In the items below, from the line that contains "Thinking about the" through the end of the items, swap "farther" for "further" and write those lines out again with nothing else changed. Give only those lines, and leave out the pictures.

[start]

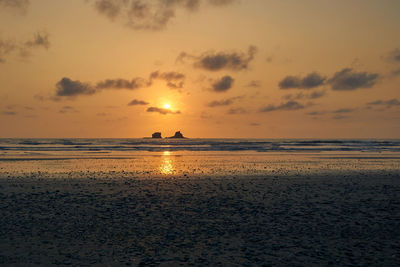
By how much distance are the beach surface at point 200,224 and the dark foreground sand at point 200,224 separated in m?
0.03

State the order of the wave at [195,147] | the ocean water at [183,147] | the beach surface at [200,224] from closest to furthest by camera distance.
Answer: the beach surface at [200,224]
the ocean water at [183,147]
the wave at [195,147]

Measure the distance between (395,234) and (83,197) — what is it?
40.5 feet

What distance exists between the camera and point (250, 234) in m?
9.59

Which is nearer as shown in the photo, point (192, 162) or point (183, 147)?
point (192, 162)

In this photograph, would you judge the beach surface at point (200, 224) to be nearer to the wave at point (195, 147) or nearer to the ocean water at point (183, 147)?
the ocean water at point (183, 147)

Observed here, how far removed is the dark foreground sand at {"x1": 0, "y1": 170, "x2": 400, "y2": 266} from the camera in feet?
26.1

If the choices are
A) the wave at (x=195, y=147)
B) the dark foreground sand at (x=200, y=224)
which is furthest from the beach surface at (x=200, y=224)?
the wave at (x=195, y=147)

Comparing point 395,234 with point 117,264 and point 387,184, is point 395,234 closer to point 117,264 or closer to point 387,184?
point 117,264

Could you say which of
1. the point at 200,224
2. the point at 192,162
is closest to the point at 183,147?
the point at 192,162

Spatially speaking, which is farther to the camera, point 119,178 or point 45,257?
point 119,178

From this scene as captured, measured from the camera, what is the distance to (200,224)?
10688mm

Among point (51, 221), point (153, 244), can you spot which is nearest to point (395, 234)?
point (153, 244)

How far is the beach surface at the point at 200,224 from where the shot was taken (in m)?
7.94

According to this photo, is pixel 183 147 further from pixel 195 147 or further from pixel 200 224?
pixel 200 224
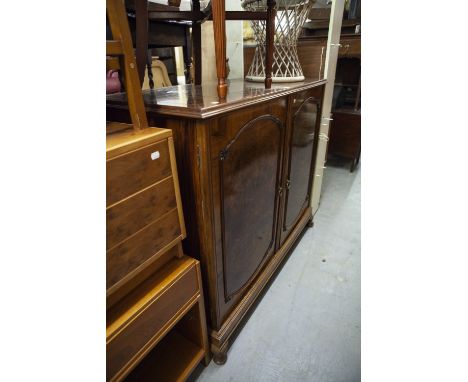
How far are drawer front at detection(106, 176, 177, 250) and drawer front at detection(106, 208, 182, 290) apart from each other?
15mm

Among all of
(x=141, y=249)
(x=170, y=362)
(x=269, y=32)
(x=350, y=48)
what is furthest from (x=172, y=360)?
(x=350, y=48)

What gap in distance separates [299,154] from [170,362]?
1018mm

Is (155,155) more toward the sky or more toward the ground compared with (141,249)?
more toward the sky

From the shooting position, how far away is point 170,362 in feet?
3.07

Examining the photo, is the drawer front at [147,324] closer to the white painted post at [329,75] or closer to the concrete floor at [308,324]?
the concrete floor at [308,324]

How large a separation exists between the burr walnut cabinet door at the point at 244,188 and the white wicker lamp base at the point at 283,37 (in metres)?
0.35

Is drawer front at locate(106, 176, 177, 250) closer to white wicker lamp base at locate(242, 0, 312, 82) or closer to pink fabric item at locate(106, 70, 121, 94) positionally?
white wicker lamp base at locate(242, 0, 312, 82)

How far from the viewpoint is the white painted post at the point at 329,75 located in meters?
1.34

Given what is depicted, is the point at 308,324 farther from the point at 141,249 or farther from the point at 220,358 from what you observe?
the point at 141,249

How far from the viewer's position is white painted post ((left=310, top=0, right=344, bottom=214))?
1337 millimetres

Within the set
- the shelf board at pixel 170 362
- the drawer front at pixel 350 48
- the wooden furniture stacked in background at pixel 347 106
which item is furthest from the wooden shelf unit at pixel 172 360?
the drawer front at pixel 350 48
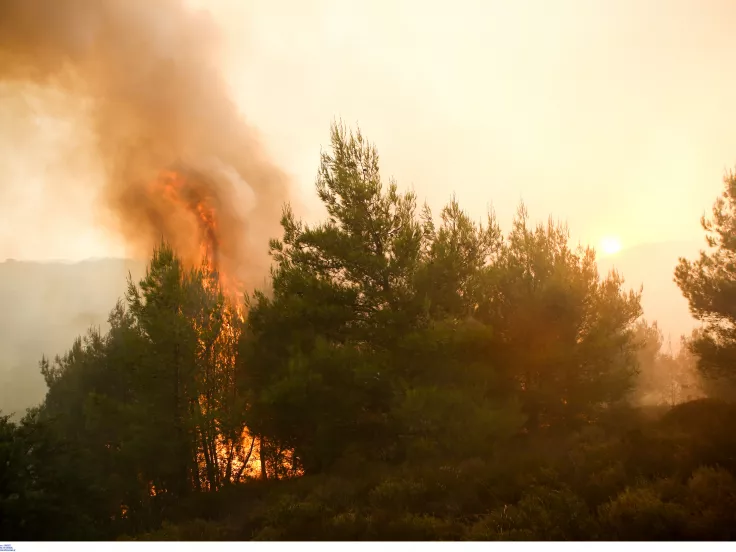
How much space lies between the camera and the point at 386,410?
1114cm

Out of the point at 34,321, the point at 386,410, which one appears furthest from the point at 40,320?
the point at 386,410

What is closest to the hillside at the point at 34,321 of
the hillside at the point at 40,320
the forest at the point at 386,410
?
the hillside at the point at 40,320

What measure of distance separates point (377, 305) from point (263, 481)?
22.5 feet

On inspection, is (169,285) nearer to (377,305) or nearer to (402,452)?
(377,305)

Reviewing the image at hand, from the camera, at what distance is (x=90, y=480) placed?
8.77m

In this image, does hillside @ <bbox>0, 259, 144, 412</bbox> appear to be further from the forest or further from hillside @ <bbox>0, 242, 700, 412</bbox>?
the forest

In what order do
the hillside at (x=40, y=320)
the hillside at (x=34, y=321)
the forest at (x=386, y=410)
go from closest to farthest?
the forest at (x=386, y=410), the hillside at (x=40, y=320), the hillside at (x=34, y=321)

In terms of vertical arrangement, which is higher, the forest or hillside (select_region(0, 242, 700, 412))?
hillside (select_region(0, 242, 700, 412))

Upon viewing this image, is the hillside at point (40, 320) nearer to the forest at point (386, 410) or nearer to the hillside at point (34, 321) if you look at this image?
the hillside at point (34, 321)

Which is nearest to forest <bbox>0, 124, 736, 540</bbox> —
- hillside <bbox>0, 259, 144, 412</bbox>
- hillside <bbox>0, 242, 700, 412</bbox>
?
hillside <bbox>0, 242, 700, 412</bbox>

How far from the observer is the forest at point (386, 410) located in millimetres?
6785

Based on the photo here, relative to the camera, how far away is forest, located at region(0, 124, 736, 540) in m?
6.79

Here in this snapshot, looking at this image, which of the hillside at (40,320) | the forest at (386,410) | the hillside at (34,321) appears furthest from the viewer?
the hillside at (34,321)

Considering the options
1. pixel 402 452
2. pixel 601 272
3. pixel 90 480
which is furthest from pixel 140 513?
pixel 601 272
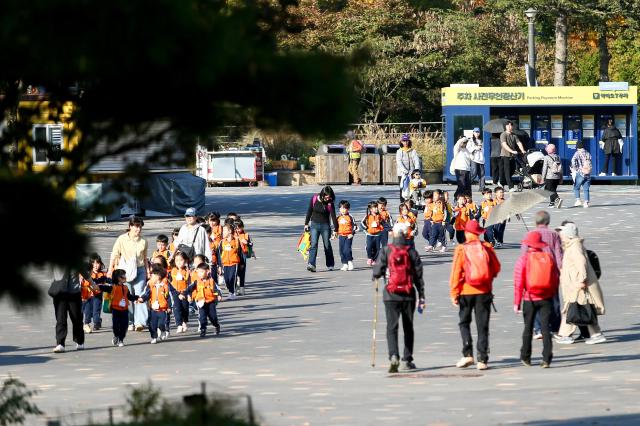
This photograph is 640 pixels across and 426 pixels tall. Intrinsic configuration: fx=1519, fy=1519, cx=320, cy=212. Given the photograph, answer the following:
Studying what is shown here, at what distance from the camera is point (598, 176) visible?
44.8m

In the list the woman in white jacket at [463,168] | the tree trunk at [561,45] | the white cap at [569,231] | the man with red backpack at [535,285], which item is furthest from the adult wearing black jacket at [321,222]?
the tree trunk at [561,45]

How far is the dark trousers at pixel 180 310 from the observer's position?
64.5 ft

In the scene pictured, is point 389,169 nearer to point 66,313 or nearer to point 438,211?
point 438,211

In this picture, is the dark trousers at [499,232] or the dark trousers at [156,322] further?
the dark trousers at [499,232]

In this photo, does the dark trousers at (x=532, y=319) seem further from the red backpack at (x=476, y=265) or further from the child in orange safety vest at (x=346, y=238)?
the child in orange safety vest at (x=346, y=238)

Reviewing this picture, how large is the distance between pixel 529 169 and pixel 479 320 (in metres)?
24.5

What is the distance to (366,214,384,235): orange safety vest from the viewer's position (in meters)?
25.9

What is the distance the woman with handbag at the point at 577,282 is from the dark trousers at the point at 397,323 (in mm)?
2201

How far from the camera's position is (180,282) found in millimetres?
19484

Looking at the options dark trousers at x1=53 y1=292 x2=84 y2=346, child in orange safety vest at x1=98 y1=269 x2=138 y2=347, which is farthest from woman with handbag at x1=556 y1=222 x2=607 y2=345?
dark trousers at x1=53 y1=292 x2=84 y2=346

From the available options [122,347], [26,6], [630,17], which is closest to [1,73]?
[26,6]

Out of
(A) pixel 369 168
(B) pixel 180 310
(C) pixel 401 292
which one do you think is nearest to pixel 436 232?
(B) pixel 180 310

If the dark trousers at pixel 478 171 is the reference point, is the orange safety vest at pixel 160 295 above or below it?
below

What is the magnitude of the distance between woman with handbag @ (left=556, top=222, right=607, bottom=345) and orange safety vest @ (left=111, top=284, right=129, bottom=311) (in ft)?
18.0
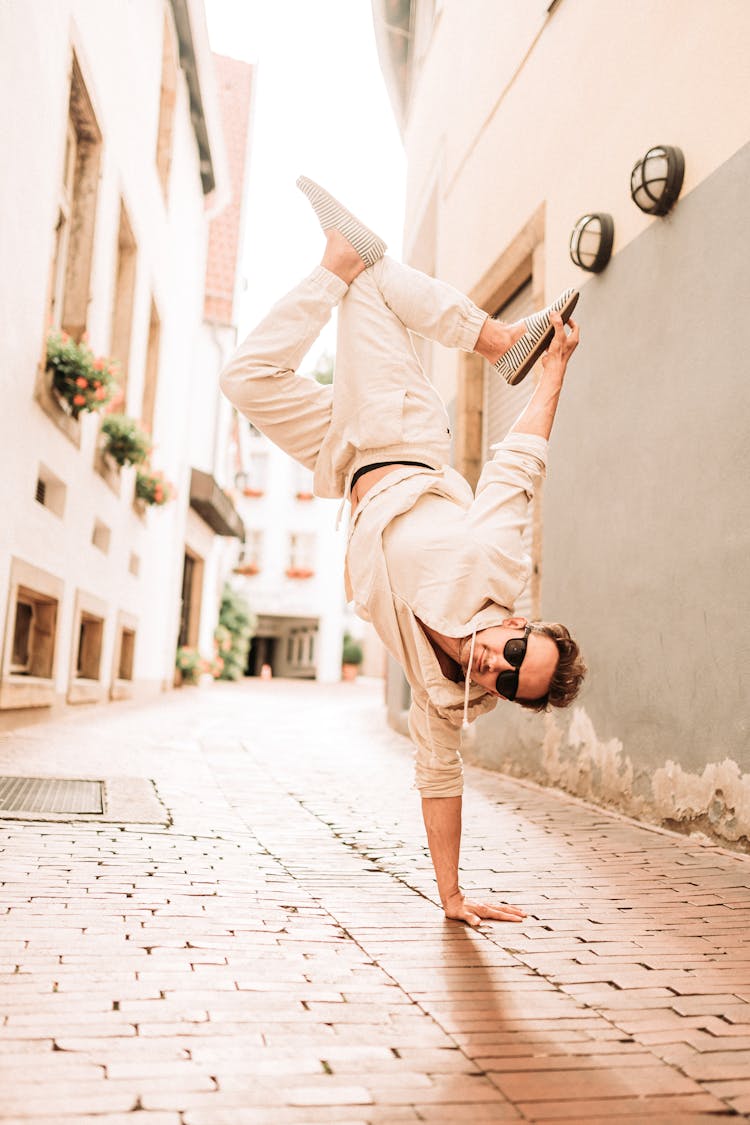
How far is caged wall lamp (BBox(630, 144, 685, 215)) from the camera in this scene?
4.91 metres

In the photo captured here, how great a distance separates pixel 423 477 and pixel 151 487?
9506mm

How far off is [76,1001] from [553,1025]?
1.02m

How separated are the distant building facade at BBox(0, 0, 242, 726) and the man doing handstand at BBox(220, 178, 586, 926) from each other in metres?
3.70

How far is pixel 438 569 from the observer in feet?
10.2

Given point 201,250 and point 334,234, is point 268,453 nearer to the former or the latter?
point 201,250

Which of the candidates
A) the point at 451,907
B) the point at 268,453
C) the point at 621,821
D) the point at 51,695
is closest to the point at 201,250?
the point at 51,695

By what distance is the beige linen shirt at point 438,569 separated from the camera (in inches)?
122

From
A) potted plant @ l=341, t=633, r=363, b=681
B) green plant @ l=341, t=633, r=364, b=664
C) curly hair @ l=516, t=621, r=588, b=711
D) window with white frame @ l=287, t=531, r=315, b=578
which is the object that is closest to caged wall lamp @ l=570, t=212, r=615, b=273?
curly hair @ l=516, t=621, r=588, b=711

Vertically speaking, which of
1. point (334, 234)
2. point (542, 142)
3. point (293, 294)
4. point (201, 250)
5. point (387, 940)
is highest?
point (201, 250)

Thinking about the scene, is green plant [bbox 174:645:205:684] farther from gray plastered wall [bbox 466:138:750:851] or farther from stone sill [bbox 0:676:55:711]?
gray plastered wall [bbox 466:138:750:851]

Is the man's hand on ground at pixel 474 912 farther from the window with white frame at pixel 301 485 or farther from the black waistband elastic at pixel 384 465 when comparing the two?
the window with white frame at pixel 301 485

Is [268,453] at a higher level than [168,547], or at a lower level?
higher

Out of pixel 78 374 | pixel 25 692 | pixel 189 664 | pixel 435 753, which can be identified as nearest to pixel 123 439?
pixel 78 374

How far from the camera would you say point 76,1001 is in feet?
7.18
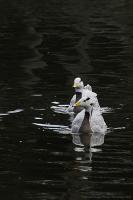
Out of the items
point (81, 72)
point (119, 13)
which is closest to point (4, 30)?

[end]

**Correct result:**
Thinking about the scene, is green plant [bbox 174:645:205:684] further from gray plastered wall [bbox 466:138:750:851] or further from stone sill [bbox 0:676:55:711]?
gray plastered wall [bbox 466:138:750:851]

Is the man's hand on ground at pixel 474 912 further from the window with white frame at pixel 301 485 or further from the black waistband elastic at pixel 384 465 when comparing the two?
the window with white frame at pixel 301 485

Is [268,453] at a higher level than [168,547], or at a lower level?
higher

Out of pixel 78 374 | pixel 25 692 | pixel 189 664 | pixel 435 753, which can be identified as nearest to pixel 123 439?
pixel 78 374

How far from the camera would you say point 76,1001 is in feet?
7.18
Out of the items
point (81, 72)
point (119, 13)
which is closest to point (4, 30)?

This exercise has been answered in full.